De segunda a segunda, de domingo a domingo, de festa em festa, de rua em rua, de noite ou de dia, de repente, ele surge do nada, todo pachola e preto, magro e esquelético, às vezes numa breve carreirinha, mas sempre com um banguelo sorriso, nunca triste. Ele é Jeová, o Beiçola, como ele próprio faz questão de dizer. Ele conhece todos: do pobre ao rico, do doutor ao leigo, do playboy ao mala, e não há nenhum lugar, por mais chique que seja, que Jeová não tenha acesso livre: da Blitz à Tia Preta, do Brahmeiros ao Caipirinha, do Shopping Avenida à Bolívia... Ele é ele, figura folclórica já carimbada por seu jeito, sua voz pueril, sua amizade e peripécias.

Ele pede, fuma, usa... Pede de novo, corre à Trizidela. No outro dia a mesma ladainha. E não há polícia que o barre, que o flagre. É provável que todos os civis e militares o conheçam e o estimem, que todos os ébrios e boêmios tenham-lhe dado algum troco, é até famoso nos vídeos do You Tube, e num vídeo já o vi chorar quando achou 50 reais; enfim, é uma afiguração concreta e boa do submundo da Terra das Bacabas... 

E aqui lembro que já me questionaram porque os poetas e escritores se “inspiram” em “coisas” como os loucos, drogados e mazelas da cidade ao invés de se importarem com a juventude “top” e belezas da city. O fato já teve de chegar ao ponto da exigência e do narcisismo: “Por que não fazer uma poesia pra mim? Eu mereço.” Sinceramente eu não sei responder e talvez nem convencesse o leitor se tentar fazê-lo.

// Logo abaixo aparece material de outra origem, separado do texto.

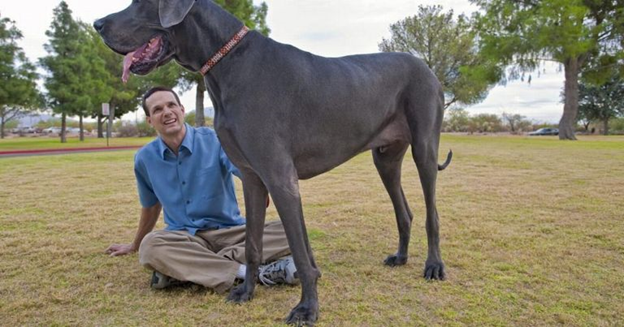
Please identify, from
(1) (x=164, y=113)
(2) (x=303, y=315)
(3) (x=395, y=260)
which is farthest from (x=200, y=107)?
(2) (x=303, y=315)

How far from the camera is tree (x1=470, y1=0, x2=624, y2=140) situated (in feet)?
75.5

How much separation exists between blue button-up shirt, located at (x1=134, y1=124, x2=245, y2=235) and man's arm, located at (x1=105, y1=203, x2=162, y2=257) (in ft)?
0.60

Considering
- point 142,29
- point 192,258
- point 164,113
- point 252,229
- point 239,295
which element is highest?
point 142,29

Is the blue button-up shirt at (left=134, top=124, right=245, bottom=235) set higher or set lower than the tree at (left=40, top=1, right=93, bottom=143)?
lower

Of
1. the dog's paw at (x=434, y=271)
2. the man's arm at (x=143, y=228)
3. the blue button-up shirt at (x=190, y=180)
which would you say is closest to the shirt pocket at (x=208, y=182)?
the blue button-up shirt at (x=190, y=180)

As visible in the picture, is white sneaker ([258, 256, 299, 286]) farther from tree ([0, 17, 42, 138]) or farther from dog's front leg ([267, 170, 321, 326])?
tree ([0, 17, 42, 138])

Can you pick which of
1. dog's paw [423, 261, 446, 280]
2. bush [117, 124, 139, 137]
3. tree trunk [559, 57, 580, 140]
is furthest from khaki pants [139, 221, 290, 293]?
bush [117, 124, 139, 137]

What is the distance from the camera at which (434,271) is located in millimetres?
3088

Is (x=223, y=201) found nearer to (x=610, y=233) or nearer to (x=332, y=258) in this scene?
(x=332, y=258)

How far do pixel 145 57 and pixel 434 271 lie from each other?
96.3 inches

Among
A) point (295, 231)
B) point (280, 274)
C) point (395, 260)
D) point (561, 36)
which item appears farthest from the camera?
point (561, 36)

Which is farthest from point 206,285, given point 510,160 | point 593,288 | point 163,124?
point 510,160

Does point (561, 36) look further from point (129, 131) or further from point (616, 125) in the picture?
point (129, 131)

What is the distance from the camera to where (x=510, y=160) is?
39.3 ft
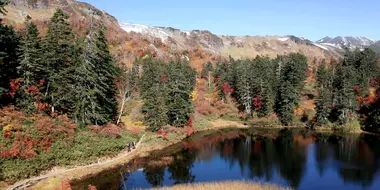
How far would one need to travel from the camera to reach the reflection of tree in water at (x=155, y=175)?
4122 cm

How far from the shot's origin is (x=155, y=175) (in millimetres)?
44219

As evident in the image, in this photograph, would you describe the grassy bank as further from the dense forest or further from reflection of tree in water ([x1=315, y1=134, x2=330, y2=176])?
reflection of tree in water ([x1=315, y1=134, x2=330, y2=176])

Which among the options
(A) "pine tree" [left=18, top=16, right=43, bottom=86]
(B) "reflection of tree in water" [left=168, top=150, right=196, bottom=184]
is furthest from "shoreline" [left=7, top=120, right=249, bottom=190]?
(A) "pine tree" [left=18, top=16, right=43, bottom=86]

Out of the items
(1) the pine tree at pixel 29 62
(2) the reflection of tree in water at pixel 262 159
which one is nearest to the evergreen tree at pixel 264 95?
(2) the reflection of tree in water at pixel 262 159

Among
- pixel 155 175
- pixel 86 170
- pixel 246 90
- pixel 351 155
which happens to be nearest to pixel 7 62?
pixel 86 170

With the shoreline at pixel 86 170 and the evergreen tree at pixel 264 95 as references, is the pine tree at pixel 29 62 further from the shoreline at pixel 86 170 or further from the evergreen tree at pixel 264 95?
the evergreen tree at pixel 264 95

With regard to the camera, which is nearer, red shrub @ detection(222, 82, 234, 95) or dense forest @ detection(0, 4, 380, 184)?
dense forest @ detection(0, 4, 380, 184)

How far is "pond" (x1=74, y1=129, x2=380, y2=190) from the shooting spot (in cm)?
4166

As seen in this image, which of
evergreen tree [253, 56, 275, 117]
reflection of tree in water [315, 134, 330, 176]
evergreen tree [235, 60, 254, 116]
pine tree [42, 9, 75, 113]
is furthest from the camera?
evergreen tree [235, 60, 254, 116]

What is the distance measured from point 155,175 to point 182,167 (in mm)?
6259

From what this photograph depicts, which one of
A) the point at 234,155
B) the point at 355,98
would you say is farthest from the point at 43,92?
the point at 355,98

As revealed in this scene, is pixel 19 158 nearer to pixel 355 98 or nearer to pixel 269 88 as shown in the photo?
pixel 269 88

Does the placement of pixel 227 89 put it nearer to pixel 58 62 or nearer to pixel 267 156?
pixel 267 156

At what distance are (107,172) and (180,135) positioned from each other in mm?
29760
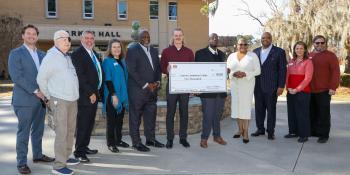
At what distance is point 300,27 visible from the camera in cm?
2306

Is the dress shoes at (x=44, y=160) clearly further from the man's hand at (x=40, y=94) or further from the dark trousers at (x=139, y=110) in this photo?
the dark trousers at (x=139, y=110)

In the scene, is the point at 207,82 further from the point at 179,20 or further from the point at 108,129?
the point at 179,20

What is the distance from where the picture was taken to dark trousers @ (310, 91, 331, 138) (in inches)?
335

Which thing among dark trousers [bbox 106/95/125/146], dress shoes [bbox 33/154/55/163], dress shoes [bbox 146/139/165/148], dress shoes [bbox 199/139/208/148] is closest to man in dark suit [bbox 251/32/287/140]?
dress shoes [bbox 199/139/208/148]

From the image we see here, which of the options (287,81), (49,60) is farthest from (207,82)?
(49,60)

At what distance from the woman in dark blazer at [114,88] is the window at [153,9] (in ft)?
94.2

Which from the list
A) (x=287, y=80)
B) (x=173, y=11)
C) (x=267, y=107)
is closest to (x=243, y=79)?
(x=267, y=107)

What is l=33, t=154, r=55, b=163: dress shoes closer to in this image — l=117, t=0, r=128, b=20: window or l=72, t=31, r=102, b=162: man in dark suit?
l=72, t=31, r=102, b=162: man in dark suit

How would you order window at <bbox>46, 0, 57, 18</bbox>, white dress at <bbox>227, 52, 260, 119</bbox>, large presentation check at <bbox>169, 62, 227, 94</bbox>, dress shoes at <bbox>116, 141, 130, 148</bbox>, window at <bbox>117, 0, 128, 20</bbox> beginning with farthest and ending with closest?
window at <bbox>117, 0, 128, 20</bbox> < window at <bbox>46, 0, 57, 18</bbox> < white dress at <bbox>227, 52, 260, 119</bbox> < dress shoes at <bbox>116, 141, 130, 148</bbox> < large presentation check at <bbox>169, 62, 227, 94</bbox>

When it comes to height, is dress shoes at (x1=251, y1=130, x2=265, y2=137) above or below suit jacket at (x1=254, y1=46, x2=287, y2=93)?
below

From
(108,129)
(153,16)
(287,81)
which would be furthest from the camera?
(153,16)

Mas digo que a literatura tem dessas coisas. Vai surgindo, tomando corpo e de repente se realiza. Mas também, nada vem do nada. Tudo há de ser fecundado. E esta crônica o foi, naturalmente, pelo próprio Jeová. Como assim? Ele chegou ali pelo “Fim da Tarde”, restaurante da Maria, ao pé da ponte metálica. Como se sabe, a cerquinha verde-amarela é um prático aviso de que ali mala não deve entrar, mas Jeová não se vê como um mala. Em sua própria lei, tem passagem livre, entra e sai, canta e disfarça a pedir os fregueses. Sai e volta quando quer.

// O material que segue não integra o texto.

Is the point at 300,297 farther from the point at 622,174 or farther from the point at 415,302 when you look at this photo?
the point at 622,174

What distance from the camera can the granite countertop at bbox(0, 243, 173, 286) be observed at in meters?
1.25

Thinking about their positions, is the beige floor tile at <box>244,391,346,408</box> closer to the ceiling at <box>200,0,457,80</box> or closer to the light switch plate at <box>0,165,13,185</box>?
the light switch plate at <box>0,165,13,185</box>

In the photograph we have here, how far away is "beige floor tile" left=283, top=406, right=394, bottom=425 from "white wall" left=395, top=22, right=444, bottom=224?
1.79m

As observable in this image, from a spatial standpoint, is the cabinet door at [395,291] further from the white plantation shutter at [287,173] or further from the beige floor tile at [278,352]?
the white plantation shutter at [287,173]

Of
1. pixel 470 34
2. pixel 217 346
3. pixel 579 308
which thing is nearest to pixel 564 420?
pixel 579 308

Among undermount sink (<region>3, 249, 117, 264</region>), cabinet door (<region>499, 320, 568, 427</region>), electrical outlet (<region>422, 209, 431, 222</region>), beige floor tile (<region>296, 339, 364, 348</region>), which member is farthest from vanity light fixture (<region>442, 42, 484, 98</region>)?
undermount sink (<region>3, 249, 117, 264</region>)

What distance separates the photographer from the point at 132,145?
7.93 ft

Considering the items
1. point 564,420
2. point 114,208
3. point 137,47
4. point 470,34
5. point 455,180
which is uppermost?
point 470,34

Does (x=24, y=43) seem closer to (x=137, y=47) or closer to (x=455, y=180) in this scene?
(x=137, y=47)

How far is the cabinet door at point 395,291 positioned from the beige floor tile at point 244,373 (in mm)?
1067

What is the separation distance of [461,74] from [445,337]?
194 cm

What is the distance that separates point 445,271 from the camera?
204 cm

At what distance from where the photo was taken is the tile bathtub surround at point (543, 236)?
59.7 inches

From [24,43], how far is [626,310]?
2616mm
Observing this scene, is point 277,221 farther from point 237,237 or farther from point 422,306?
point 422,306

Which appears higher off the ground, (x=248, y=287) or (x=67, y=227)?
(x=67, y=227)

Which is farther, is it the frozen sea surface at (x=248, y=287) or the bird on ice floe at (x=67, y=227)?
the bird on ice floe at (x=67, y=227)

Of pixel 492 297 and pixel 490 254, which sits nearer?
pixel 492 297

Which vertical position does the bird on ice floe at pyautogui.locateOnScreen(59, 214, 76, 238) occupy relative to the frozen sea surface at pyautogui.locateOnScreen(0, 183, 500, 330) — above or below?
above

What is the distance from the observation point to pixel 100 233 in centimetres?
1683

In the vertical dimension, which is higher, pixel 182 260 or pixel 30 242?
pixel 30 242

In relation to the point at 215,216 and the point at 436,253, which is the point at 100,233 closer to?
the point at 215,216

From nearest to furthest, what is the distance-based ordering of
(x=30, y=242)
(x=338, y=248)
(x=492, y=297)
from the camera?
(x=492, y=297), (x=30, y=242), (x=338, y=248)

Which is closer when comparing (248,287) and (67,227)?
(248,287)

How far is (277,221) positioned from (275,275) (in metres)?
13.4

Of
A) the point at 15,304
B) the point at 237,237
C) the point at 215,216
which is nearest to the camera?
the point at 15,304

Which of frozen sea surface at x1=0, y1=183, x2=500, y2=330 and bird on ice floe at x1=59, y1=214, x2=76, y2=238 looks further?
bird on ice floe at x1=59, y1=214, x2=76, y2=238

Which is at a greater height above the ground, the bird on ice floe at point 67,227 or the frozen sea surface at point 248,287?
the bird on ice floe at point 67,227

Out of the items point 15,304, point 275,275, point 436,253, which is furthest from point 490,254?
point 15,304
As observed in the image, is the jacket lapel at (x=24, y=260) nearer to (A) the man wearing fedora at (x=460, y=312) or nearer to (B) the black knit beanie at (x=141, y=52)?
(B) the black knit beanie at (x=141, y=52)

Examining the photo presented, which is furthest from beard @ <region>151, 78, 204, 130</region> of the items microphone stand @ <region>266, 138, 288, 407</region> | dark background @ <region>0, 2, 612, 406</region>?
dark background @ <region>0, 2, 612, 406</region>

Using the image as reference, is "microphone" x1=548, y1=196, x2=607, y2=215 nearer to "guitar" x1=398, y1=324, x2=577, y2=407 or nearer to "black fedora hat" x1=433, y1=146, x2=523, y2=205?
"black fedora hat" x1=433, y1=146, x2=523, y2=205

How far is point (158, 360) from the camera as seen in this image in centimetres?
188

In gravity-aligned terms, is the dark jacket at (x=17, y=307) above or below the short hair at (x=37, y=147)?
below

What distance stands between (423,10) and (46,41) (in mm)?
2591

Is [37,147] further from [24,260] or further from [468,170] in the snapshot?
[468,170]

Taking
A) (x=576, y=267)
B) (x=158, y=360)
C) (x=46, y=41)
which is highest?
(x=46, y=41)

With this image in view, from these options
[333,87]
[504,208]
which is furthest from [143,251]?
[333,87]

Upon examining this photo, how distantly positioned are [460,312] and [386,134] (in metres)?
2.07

Naquela tarde eu almoçava ali com minha família. Aguardávamos famintos. Ele foi chegando e de longe foi logo se derretendo de simpatia ao meu filho:

—Ramiiiiro, tu tá grandão, muleque. Eu te vi desse tamainho, brother! Olávia, garota, taí só no “selfie”, hein! —E se achegando mais próximo de mim, foi dizendo meio baixo:

—‘fessor’, eu encabulado com o sinhô, viu? Nunca mais me botou numa poesia sua. Ri disso. Ele se referia à crônica “No restaurante do povo”, publicada meses atrás e de cujo jornal ele me fez dar-lhe um exemplar, esbanjando enorme satisfação aos seus afetos. Mas logo ele ataca baixinho, com uma breve olhadela aos donos do bar:

—‘fessor, dá aí dois real p’a mim interar...

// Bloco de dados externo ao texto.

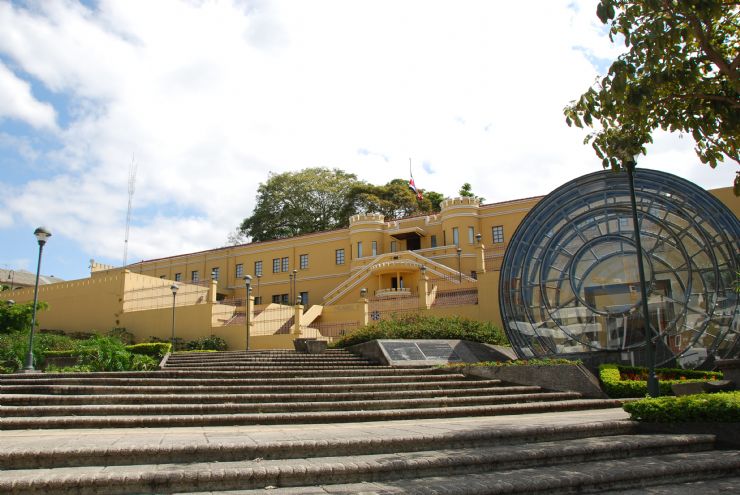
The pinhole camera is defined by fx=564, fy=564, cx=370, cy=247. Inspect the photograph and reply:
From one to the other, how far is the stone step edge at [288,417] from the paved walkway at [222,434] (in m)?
0.18

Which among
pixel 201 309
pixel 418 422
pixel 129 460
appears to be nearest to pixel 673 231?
pixel 418 422

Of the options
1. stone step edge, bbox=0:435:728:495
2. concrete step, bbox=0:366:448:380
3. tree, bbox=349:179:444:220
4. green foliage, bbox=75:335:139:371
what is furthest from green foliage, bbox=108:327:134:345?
stone step edge, bbox=0:435:728:495

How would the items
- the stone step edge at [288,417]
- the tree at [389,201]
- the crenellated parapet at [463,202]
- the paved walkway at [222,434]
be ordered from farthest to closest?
the tree at [389,201]
the crenellated parapet at [463,202]
the stone step edge at [288,417]
the paved walkway at [222,434]

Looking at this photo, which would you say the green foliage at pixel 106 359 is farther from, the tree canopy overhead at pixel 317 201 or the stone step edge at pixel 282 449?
the tree canopy overhead at pixel 317 201

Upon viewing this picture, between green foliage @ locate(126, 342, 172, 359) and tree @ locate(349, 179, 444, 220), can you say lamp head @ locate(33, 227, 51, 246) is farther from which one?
tree @ locate(349, 179, 444, 220)

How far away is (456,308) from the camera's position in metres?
26.2

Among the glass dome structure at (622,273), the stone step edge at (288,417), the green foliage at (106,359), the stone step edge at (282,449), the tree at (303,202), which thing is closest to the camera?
the stone step edge at (282,449)

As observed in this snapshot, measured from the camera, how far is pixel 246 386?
11.8 meters

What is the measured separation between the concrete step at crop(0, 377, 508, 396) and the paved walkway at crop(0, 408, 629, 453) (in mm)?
2589

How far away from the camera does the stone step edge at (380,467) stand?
500 centimetres

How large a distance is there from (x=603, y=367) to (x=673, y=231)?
4.27 meters

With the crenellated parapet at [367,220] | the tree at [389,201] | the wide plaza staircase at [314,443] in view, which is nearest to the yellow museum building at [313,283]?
the crenellated parapet at [367,220]

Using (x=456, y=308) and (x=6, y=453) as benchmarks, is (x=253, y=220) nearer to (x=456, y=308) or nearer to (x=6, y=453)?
(x=456, y=308)

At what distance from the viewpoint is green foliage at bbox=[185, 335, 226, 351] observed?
28.5 metres
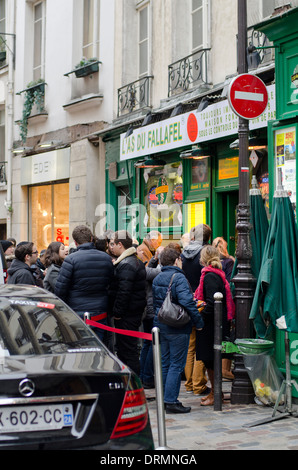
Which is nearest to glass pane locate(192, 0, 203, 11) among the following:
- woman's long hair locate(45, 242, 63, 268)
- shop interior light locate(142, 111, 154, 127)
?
shop interior light locate(142, 111, 154, 127)

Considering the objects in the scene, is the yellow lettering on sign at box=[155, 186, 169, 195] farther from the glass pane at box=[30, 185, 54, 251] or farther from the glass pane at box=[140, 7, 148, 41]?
the glass pane at box=[30, 185, 54, 251]

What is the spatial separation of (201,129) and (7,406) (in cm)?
888

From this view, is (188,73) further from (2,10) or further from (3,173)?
(2,10)

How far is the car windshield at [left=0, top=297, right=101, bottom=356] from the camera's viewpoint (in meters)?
4.35

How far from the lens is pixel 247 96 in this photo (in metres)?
7.96

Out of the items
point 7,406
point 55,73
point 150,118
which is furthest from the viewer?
point 55,73

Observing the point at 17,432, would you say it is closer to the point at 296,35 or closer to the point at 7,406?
the point at 7,406

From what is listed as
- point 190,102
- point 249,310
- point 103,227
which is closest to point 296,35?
point 249,310

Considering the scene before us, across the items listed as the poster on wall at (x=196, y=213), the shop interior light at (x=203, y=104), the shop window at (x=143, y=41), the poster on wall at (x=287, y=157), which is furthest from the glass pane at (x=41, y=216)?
the poster on wall at (x=287, y=157)

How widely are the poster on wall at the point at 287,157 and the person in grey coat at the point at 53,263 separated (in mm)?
3058

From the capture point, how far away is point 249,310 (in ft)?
25.4

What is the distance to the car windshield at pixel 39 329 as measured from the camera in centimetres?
435

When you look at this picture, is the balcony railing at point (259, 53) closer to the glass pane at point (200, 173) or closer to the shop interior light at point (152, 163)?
the glass pane at point (200, 173)

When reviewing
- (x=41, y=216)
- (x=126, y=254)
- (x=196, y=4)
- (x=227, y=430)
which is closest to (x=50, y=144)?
(x=41, y=216)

—Tem trocado não, Jeová. Da próxima vez.

E ele jogando três moedas de um real sobre a mesa:

—Toma aí o troco. Dá aí cinco conto.

Sorrimos. Ele também. Marinalva deu-lhe os cinco reais e recolheu o troco. Num instante, o preto evaporou-se como um gás. Carreirinha... Carreirinha... Voz largada... Sorriso banguelo, todo feliz...

—Isso dá uma crônica — disse eu ainda vendo o Beiçola ir-se rua afora...

*Heterônimo de Costa Filho, da Academia Bacabalense de Letras. (Crônica publicada na edição impressa do jornal O Mearim, jan/2015).